Supplied material: Begin

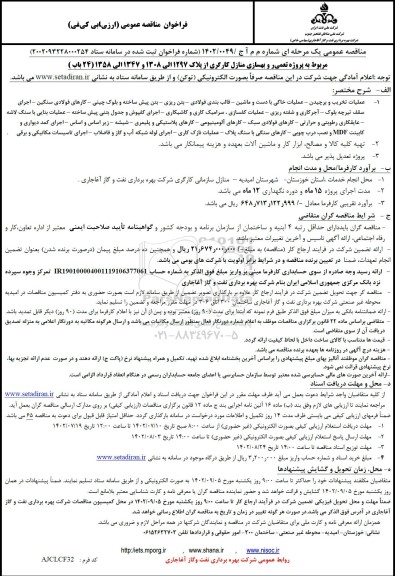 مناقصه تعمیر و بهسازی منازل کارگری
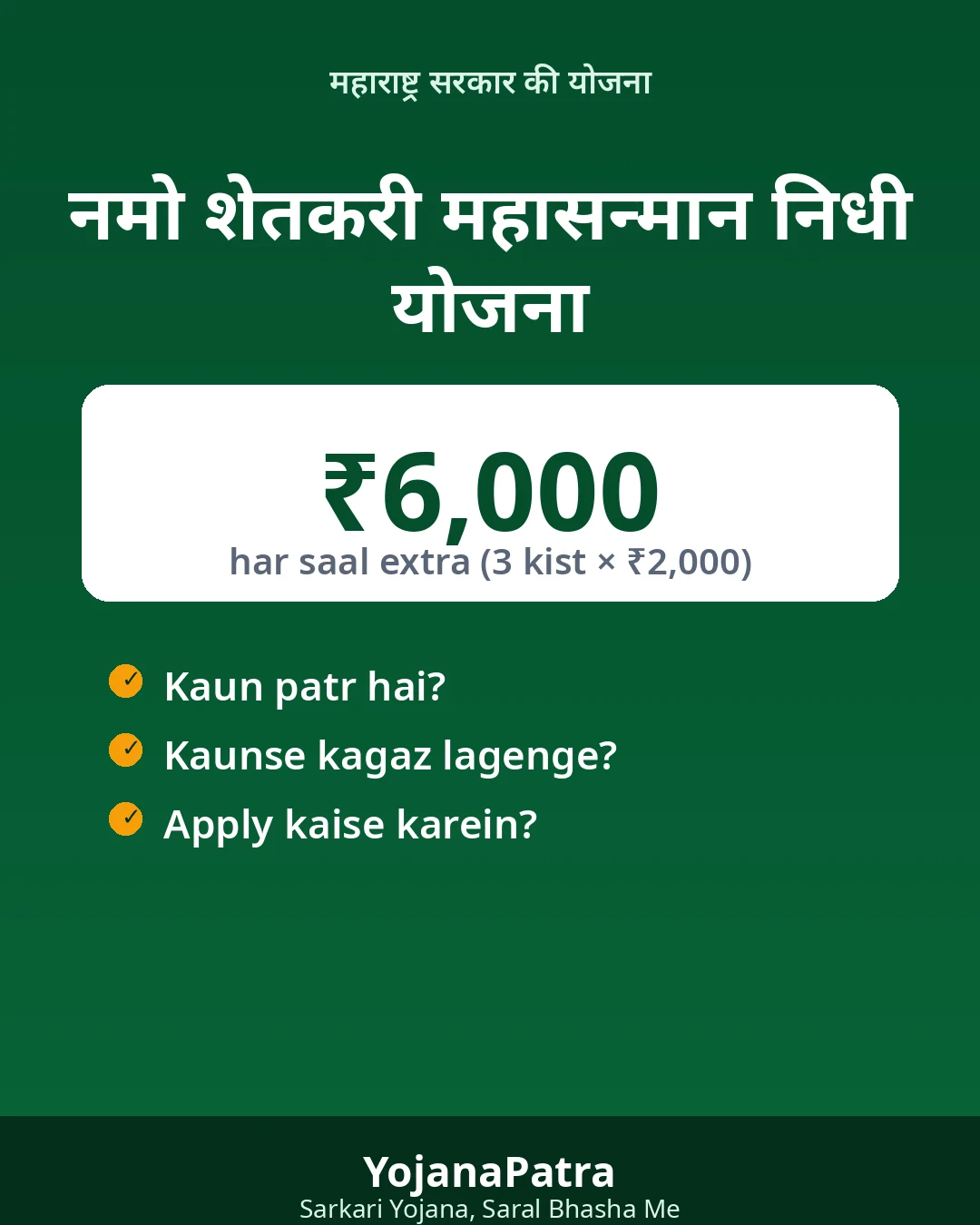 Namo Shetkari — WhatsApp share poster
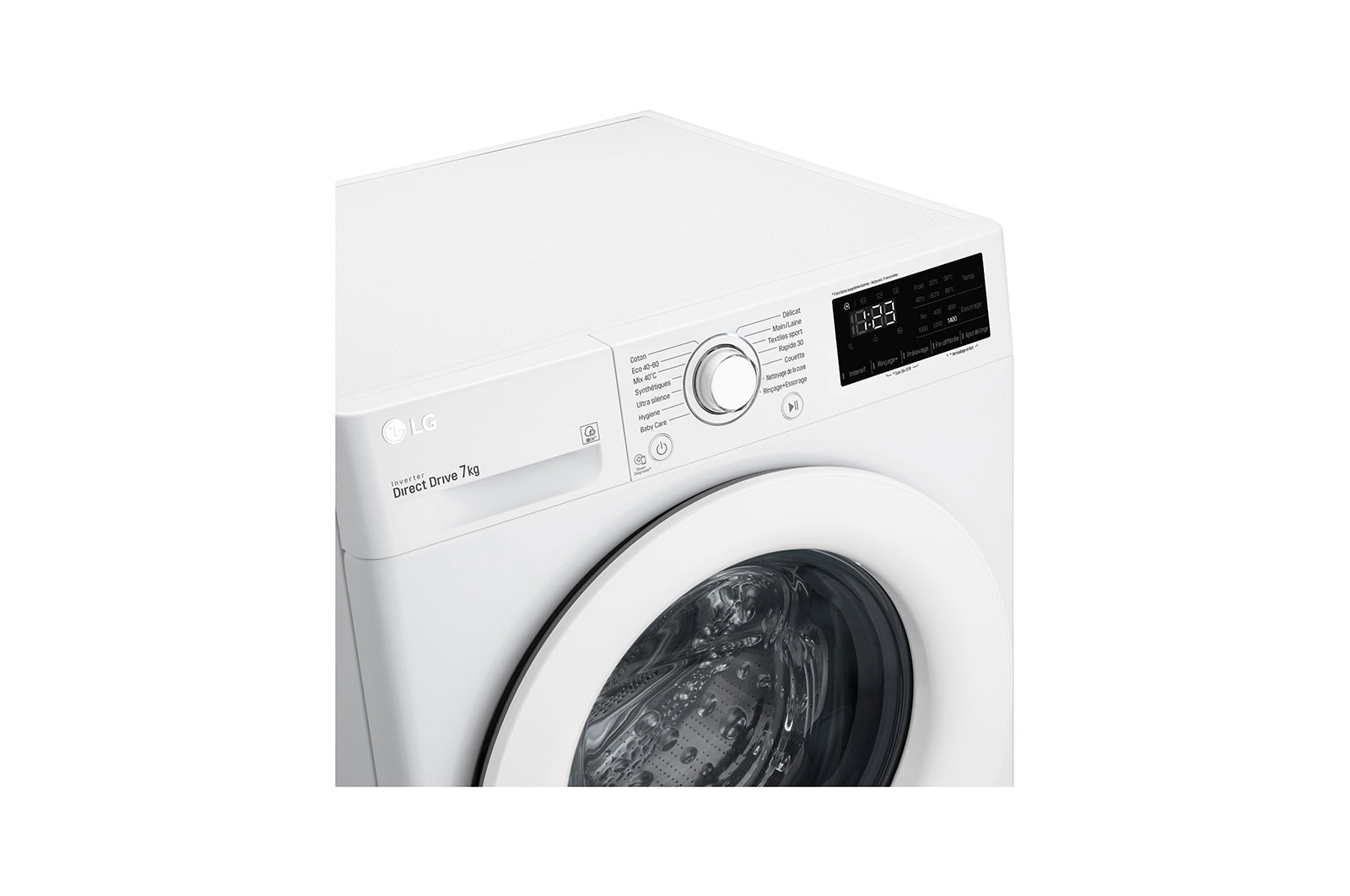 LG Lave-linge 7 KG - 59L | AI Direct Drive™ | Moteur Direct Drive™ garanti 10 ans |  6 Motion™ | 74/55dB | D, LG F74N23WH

Supplied material: End
Supplied material: Begin

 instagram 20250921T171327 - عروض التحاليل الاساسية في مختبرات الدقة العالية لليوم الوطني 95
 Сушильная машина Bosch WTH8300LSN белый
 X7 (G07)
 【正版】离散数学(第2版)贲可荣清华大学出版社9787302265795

Supplied material: End

What you should do —
Please write out the items from the one that contains "مناقصه تعمیر و بهسازی منازل کارگری" down to the one that contains "LG Lave-linge 7", including both, and leave the pictures out of your answer.

Result of this task —
 مناقصه تعمیر و بهسازی منازل کارگری
 Namo Shetkari — WhatsApp share poster
 LG Lave-linge 7 KG - 59L | AI Direct Drive™ | Moteur Direct Drive™ garanti 10 ans |  6 Motion™ | 74/55dB | D, LG F74N23WH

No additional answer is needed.